Parts of the exercise:
1) Translate into Spanish this sentence from the statement on the Telecom Éireann flotation below: "I was very pleased that Brian Thompson agreed to become the new chairman of the board."
2) Name every stock exchange on which, according to the statement on the Telecom Éireann flotation below, the plan is to float the company.

Passage for review:
########

Nonetheless, the proportion of shares available to the citizens needs to be balanced by the availability of shares to institutional investors who are so important to the success of any public flotation. While the benefits to the citizens are uppermost in my mind, I am fully aware that these will only be maximised if the institutional investors are allowed to participate in a way that creates a positive trading environment. Having a number of good quality institutional investors holding significant shares in the company is desirable.
The plan at this stage is to opt for flotation on the Dublin, London and New York Stock Exchanges. While Dublin and London were to a large degree self-selecting, the choice of New York is seen as a reflection of the level of interest that prevails in the US in Irish companies. The decision is also a mark of the confidence the Government and the advisers have in the market potential of the company and the move will undoubtedly act as a stimulus to the ultimate success of the IPO.
One of the issues I had to address in preparing the company for an initial public offering was that of corporate governance, in particular, the composition of the board. Following advice from the Department's advisers, Merrill Lynch and AIB Capital Markets, I met each of the ministerially appointed directors and outlined the position with regard to the IPO. Four of the board members agreed voluntarily to relinquish their positions as directors and their understanding of my wish to effect pre-IPO changes at board level was very much appreciated by me and by the Government.
I state clearly and without equivocation how much I value the contribution made to the company by those who chose to relinquish their board directorships. My request to them should not be taken as reflecting negatively on their perform ance or their ability. On the contrary, Mr. Ron Bolger has been a distinguished chairman and has guided the company with great skill and professionalism through an era when the company's value and turnover has increased substantially. I am glad he agreed to remain on the board in his new role as deputy chairman where his knowledge of the company and of the Irish telecommunications sector will be of undoubted assistance.
I also extend my deepest gratitude to those other board members, Maurice Doyle, Evanne Kilmurray, Marie Hurley and Gerry Wrixton, each of whom played his or her part in the transformation of the company in recent years. I very much appreciate the manner in which they responded to my request and I acknowledge their public spiritedness and their commitment.
I was very pleased that Brian Thompson agreed to become the new chairman of the board. Allied to his wide business experience in the very competitive United States telecommunications sector, his commitment to Ireland and his expertise in Irish affairs gained through his work on the Ireland-America Economic Advisory Board and the Advisory Committee on Telecommunications made Brian Thompson a very suitable candidate for the job. The other new directors appointed by me are Mr. Ray McSharry and Mr. Jim Flavin, both of whom have experience as directors of boards of publicly listed companies. I know they will bring their expertise to bear in their role in Telecom Éireann and I wish them well.

########

Stored data:
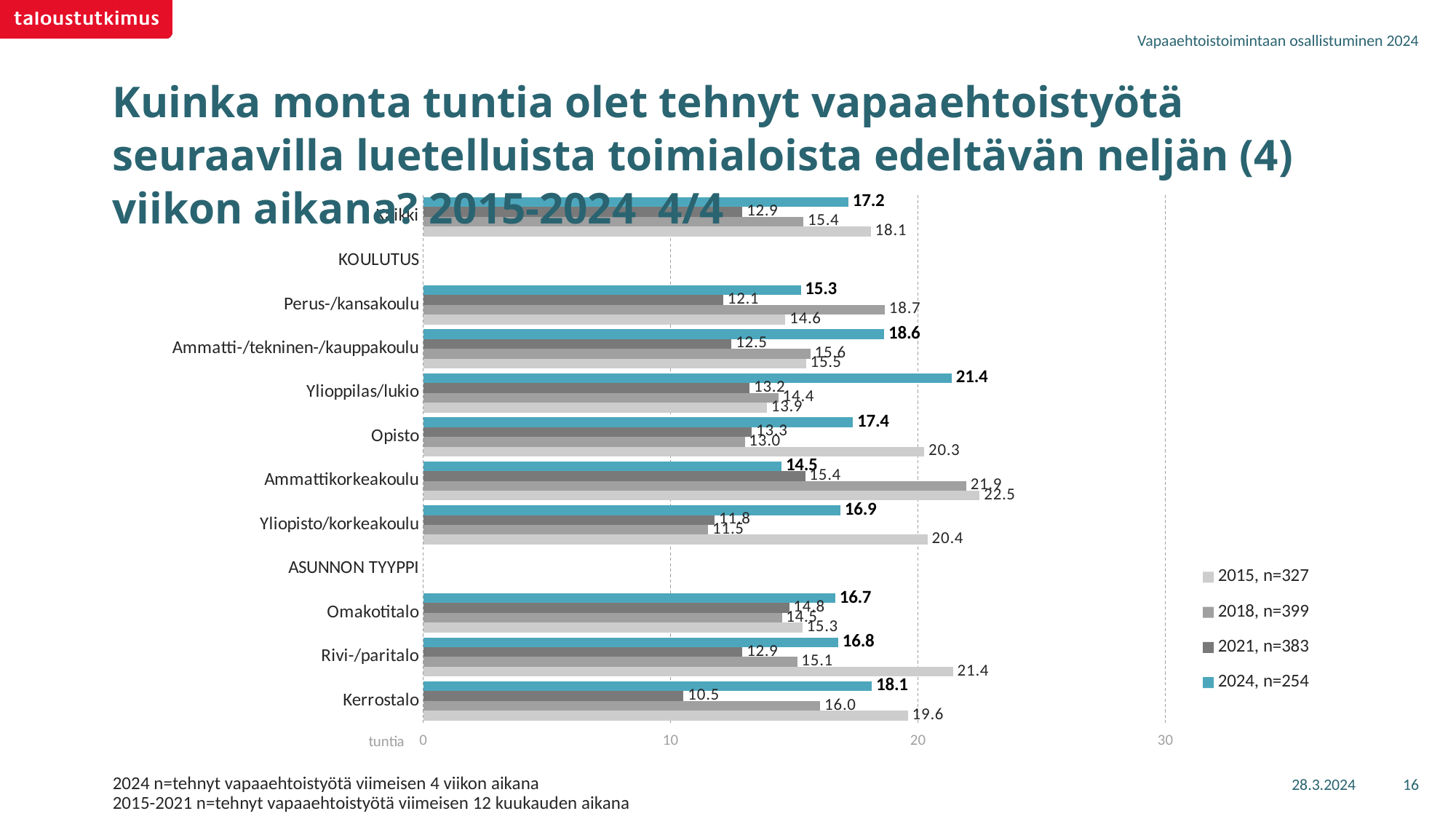
Which category has the lowest 2024 value? Ammattikorkeakoulu What kind of chart is shown on the slide? bar chart For Rivi-/paritalo, which is larger: the 2015 value or the 2024 value? 2015 Which category has the highest 2024 value? Ylioppilas/lukio What is the 2024 value for Ylioppilas/lukio? 21.4 What is the 2015 value for Kerrostalo? 19.6 Is the 2015 value for Ammattikorkeakoulu greater or less than 20? greater According to the legend, what is the sample size (n) for 2024? 254 What is the 2021 value for Kerrostalo? 10.5 How many series does the legend list? 4 What is the difference between the 2024 and 2021 values for Kerrostalo? 7.6 What is the 2024 value for Omakotitalo? 16.7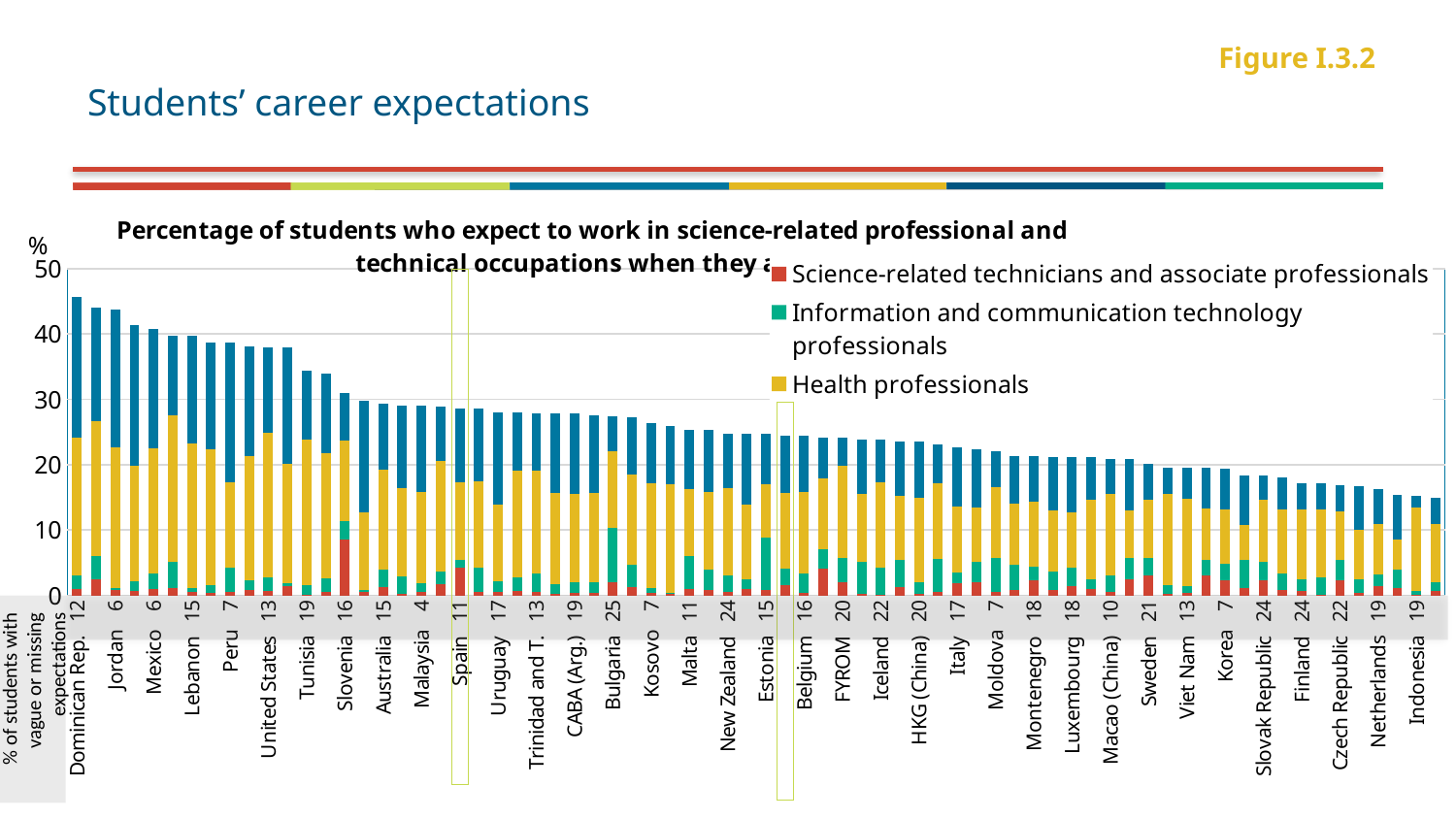
Which country has the tallest bar for the percentage of students expecting to work in science-related occupations? Dominican Rep. What is the percentage of students with vague or missing expectations shown for Malaysia? 4 How many entries does the chart legend list? 3 What is the difference between the percentage of students with vague or missing expectations for Bulgaria and for Malaysia? 21 Which has the taller total bar, Spain or Estonia? Spain What kind of chart is shown on the slide? Stacked bar chart Is the total bar for Indonesia greater or less than 20%? less Do the total bar heights rise or fall moving from left to right along the x axis? Fall Is the total bar for Dominican Rep. greater or less than 40%? greater What is the percentage of students with vague or missing expectations shown for Bulgaria? 25 What is the figure number shown in the top right corner of the slide? Figure I.3.2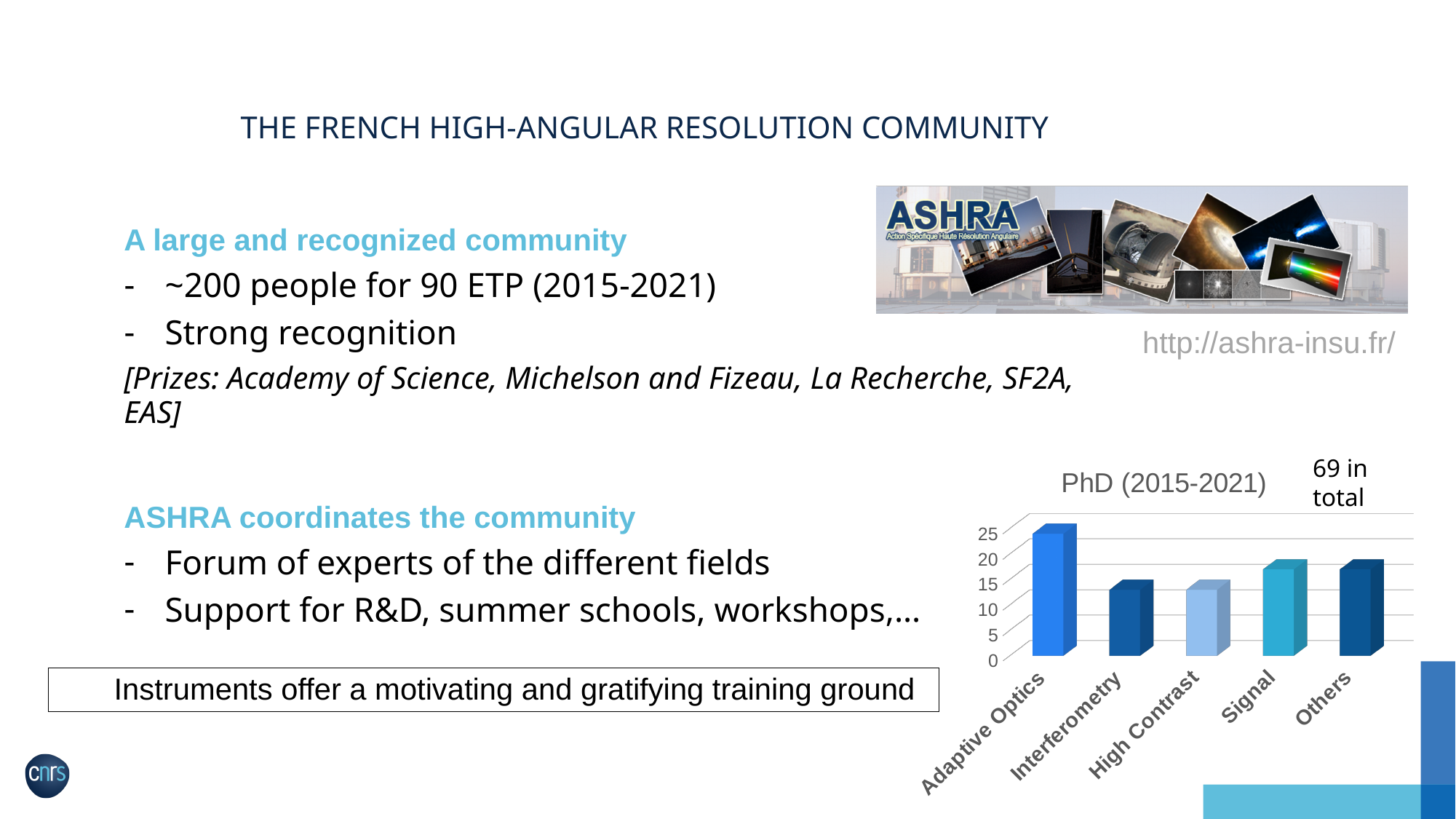
What total number of PhDs is stated next to the chart? 69 in total Is the value for Adaptive Optics greater or less than 20? greater Which is larger in the PhD (2015-2021) chart, Others or High Contrast? Others How many categories are shown on the x axis of the PhD (2015-2021) chart? 5 Which is larger in the PhD (2015-2021) chart, Adaptive Optics or Signal? Adaptive Optics What kind of chart is shown on the slide? bar chart Is the value for Interferometry greater or less than 10? greater What is the title of the chart on the slide? PhD (2015-2021) Is the value for Signal greater or less than 15? greater Which category has the highest value in the PhD (2015-2021) chart? Adaptive Optics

########

Answers per task:
1) Me complació mucho que Brian Thompson aceptara convertirse en el nuevo presidente del consejo de administración.

2) Dublin Stock Exchange, London Stock Exchange, New York Stock Exchange